▶ _GOAL_
Rewrite everything from the line containing "What is the" down to the end of the records, replacing "photographer" with "camera operator" and leaving the rest unchanged.

------------------------------------------------

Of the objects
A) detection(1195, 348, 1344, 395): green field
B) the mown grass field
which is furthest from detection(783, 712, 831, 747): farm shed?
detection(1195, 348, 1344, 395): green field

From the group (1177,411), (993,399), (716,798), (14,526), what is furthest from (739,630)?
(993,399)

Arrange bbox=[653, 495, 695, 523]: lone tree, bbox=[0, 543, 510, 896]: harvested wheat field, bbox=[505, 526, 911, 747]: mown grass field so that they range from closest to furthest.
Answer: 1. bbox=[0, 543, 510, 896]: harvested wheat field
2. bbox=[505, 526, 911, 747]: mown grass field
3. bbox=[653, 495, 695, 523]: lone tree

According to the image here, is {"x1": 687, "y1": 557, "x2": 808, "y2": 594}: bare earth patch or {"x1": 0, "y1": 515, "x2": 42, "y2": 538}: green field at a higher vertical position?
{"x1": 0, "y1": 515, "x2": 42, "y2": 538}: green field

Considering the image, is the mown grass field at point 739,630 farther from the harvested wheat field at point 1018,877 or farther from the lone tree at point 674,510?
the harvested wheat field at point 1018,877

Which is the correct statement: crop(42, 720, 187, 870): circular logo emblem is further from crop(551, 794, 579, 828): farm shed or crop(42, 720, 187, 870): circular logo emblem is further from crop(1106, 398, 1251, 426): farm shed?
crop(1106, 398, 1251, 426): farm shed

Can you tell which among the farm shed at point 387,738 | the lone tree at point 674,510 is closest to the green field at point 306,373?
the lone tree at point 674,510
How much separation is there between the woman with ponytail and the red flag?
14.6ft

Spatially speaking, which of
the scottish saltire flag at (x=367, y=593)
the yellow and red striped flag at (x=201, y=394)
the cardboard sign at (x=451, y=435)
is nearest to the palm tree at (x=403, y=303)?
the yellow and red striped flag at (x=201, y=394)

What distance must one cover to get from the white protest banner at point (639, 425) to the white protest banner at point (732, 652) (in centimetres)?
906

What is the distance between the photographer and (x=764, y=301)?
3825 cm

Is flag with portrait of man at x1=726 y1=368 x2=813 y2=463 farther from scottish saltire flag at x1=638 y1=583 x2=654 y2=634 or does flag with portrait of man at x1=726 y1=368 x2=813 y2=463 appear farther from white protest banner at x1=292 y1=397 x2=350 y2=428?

------------------------------------------------

▶ _EXERCISE RESPONSE_
What is the distance between the camera operator and (x=764, y=301)?
3825 cm

Is flag with portrait of man at x1=726 y1=368 x2=813 y2=463 farther from scottish saltire flag at x1=638 y1=583 x2=654 y2=634 or does flag with portrait of man at x1=726 y1=368 x2=813 y2=463 appear farther from white protest banner at x1=292 y1=397 x2=350 y2=428?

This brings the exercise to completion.